Noticeable unanimity of aims but divergence over approach during opening of trade negotiations

Brussels, 27/09/2002 (Agence Europe) - The kick-off of trade talks between the Union and 76 of the ACP group member countries was given on Friday in Brussels during a solemn ceremony jointly chaired by Carsten Stauer, Secretary of State for Foreign Affairs for Denmark (which presides the Union's Council) and Jaya Krishna Cuttaree, Minister for Industry and International Trade of the Republic of Mauritius (that presides the ACP Council). During the ceremony, attended by Cuban Minister Ricardo Carbrisas as a special guest, there was clear unanimity in the determination to make the economic partnership agreements (EPA), to be negotiated by end 2007, development instruments geared to eradicating poverty and harmoniously including ACP countries in the global economy, in conformity with the aims of the Cotonou Agreement. Making these agreements simple levers for liberalising trade seemed to be ruled out, both by the ACP States and by Europeans. Convinced of the need to commit themselves to a new road for concluding, between the Union and regional integration ACP countries or regions, trade agreements compatible with the WTO rules, both parties seemed equally concerned about not sacrificing the achievements of the ACP/EU partnership, hailed unanimously as a single model of its kind in North South relations.

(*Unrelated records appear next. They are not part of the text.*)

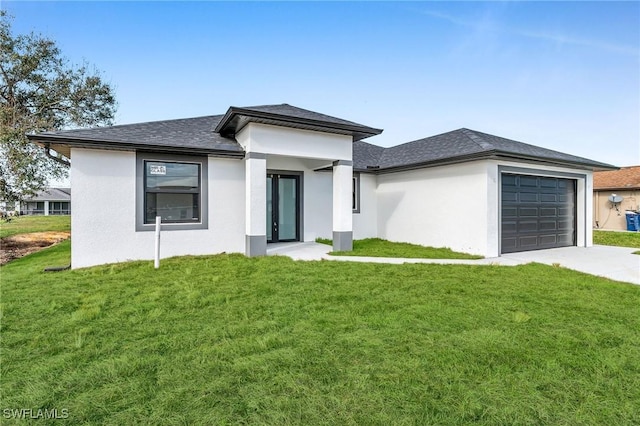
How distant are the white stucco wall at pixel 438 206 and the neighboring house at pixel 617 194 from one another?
16.4 meters

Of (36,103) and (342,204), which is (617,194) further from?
(36,103)

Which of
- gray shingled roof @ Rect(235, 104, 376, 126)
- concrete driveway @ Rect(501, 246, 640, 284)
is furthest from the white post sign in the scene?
concrete driveway @ Rect(501, 246, 640, 284)

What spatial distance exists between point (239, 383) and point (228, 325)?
4.29 ft

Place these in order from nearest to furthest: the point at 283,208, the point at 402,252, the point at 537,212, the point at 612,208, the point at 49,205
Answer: the point at 402,252 → the point at 537,212 → the point at 283,208 → the point at 612,208 → the point at 49,205

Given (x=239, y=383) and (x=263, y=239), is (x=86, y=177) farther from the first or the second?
(x=239, y=383)

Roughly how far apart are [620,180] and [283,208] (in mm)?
23116

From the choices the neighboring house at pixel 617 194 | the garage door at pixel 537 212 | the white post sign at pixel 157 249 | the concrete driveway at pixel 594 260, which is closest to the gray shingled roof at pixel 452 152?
the garage door at pixel 537 212

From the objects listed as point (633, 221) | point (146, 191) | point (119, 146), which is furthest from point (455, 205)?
point (633, 221)

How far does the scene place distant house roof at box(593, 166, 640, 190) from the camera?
19.3 metres

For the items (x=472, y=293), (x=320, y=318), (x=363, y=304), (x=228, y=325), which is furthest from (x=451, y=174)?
(x=228, y=325)

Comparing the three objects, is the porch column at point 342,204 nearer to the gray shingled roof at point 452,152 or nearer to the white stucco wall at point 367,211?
the gray shingled roof at point 452,152

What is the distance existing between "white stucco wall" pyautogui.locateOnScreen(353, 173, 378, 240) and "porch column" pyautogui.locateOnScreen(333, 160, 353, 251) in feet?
10.4

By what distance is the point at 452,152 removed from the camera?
9773 millimetres

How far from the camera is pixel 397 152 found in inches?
525
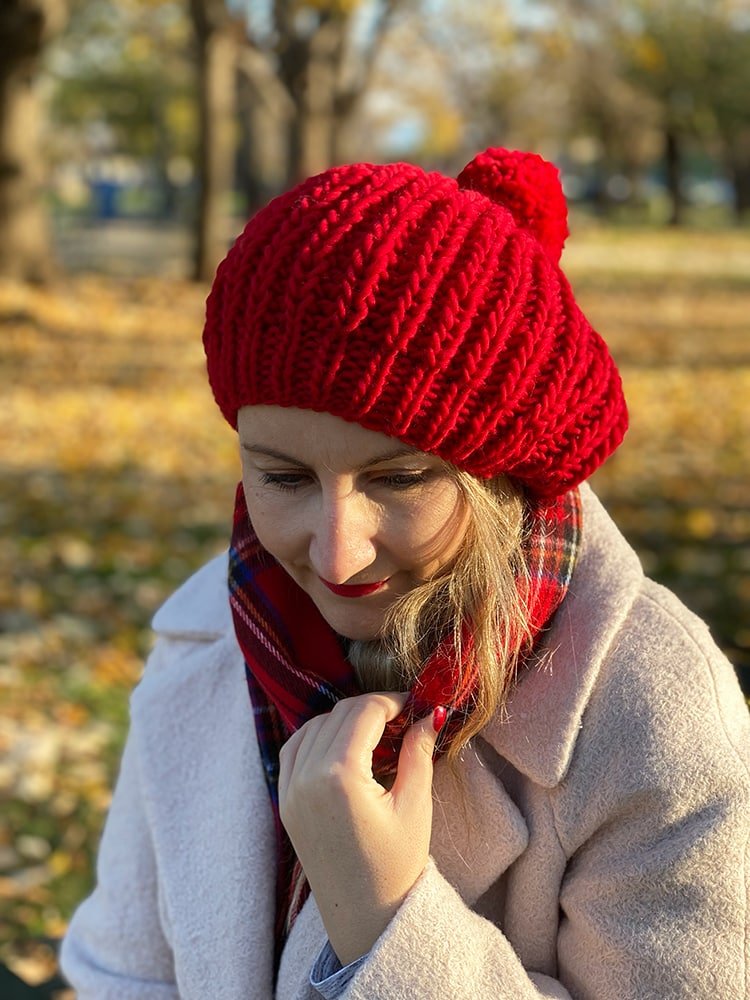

On the contrary, they wished to strengthen it. And yet, behind the apparent convergence over aims, differences of approach were obvious in the tone of the speeches regarding the real nature of EPAs, the suitability of beginning negotiations with regional ACP entities that are ready as soon as possible, and about improving adjustment of WTO rules to the specific features of countries that are among the poorest (improved special and differentiated treatment) in order to grant them longer transition periods in the negotiation of regional free trade agreements. These already perceptible differences show the extent of work that awaits negotiators in order to achieve a result that lives up to the proclaimed objective. An opening session of negotiation, organised in the wake of opening speeches, should allow both parties to close the gap between their different points of view on the organisation of these negotiations, namely: their structure and the timetable for working sessions, as well as the detailed calendar of the first phase that has just begun with the whole of the ACP group for dealing with horizontal issues.